Torture Princess: Fremd Torturchen, Vol. 1

By Keishi Ayasato and Saki Ukai. Released in Japan as “Isekai Goumon Hime” by Media Factory. Released in North America Yen Press. Translated by Nathaniel Hiroshi Thrasher.

I do try not to be glib in my reviews too often, but I will admit it was tempting to have my entire review of this volume be “Loved the princess, hated the torture”. Honestly, it was a surprise to many people that I started this at all, given my wariness of overly dark and bloody titles. But I was on one of my “read the first volume of everything” kicks, so I worked my way through it. It was difficult at times, I will admit. The torture is no lie, and this isn’t even the pointless “torture them to get information” that you see in other, more annoying works. This is torture for the sake of gore, torture porn. Fortunately, the book also has three very distinct, likeable leads with expressive character voices and interesting through processes. I liked the way they went, and I want to see more of them. That said, it’s hard not to read this and think “the author wanted to write pages of torture description, so wrote a book around it”.

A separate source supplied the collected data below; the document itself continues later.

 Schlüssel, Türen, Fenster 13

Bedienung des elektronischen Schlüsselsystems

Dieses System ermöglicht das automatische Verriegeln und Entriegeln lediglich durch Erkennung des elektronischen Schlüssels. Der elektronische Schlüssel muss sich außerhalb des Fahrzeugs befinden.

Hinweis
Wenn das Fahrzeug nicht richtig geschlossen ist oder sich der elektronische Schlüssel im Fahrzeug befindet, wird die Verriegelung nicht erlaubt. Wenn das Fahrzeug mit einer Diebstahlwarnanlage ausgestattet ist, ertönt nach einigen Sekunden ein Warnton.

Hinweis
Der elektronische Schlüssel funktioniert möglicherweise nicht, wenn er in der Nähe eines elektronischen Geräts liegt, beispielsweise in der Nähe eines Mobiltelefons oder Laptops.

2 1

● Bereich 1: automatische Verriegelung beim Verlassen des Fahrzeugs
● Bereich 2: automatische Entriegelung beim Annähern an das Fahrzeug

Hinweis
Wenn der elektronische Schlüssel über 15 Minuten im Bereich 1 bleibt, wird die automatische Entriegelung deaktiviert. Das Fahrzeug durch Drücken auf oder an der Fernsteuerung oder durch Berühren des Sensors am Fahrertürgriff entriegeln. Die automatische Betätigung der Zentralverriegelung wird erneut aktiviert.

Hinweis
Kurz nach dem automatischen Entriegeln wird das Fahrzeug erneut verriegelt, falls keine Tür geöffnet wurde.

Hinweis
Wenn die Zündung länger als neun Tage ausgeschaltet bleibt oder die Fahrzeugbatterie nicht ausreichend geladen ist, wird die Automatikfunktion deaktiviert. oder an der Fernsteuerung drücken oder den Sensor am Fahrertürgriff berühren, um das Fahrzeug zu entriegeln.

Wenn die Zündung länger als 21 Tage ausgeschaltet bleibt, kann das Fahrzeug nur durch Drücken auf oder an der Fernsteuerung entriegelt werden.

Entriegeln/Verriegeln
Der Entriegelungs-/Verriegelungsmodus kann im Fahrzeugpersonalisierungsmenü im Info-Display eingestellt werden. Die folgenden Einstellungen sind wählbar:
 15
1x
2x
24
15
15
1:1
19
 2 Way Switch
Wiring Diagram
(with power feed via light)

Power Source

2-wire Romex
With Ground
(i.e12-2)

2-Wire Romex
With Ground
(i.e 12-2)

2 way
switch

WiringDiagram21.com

Kaito is a young man who has suffered at the hands of his abusive father his entire life, and finally is killed by said father. However, he ends up being transported to the land of the Torture Princess, Elisabeth Le Fanu. She brought him there to be her servant, and help (or at least watch) as she defeats thirteen demons and the people who have sold their souls to said demons. The demons enjoy torture and despair, and (seemingly) so does Elisabeth, so there’s an awful lot of it going on, and for a while the somewhat stoic Kaito is simply going with the flow. After a while, they also gain a robot maid, Hina (OK, a ball-jointed doll who is sentient maid, but for all intends and purposes she functions as a robot maid) with a devotion to Kaito that borders on the obsessive… well, OK, has moved into the obsessive and set up a knickknack shop there. Can they stop those contracted with demons from torturing innocents? Well, no. But they can at least punish them after the fact.

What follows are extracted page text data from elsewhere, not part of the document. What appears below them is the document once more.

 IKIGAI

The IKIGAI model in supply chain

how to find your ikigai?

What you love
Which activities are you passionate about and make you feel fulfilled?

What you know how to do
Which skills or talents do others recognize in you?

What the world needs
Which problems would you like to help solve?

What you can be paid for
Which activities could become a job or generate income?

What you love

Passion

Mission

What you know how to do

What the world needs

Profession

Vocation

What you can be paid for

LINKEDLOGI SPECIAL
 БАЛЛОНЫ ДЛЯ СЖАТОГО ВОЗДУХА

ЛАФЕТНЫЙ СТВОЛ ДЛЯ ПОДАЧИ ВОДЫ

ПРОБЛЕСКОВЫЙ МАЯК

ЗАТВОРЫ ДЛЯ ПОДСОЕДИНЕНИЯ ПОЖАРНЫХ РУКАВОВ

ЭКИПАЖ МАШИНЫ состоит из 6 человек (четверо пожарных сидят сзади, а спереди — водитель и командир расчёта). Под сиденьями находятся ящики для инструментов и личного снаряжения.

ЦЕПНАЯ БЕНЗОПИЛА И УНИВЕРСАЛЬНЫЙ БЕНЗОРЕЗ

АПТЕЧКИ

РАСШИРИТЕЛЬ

I will admit, I found Elisabeth, Kaito and Hina a lot of fun. Despite her name, Elisabeth is not a vampire, but she shares some of the same character traits, and the relationship between her and Kaito reminded me at times of Shinobu and Araragi from the Monogatari series. Kaito is snarky but not too much so, and most of this first book is seeing him regain a desire to actually find happiness and a purpose in life. And cliched as Hina is, she’s also hilarious and fun… and also provides the heart of the book, right near the end. It’s a good solid basis for a series. That said, dear sweet merciful Christ, after a while you will start flipping pages as you read about people lying in various bits, or having limbs chopped off, or being staked by demon crows, or… it almost went beyond exhausting to boring. It fits the florid Elisabeth’s Grand Guignol style, but that does mean that this is a book I can recommend only to the strong of stomach.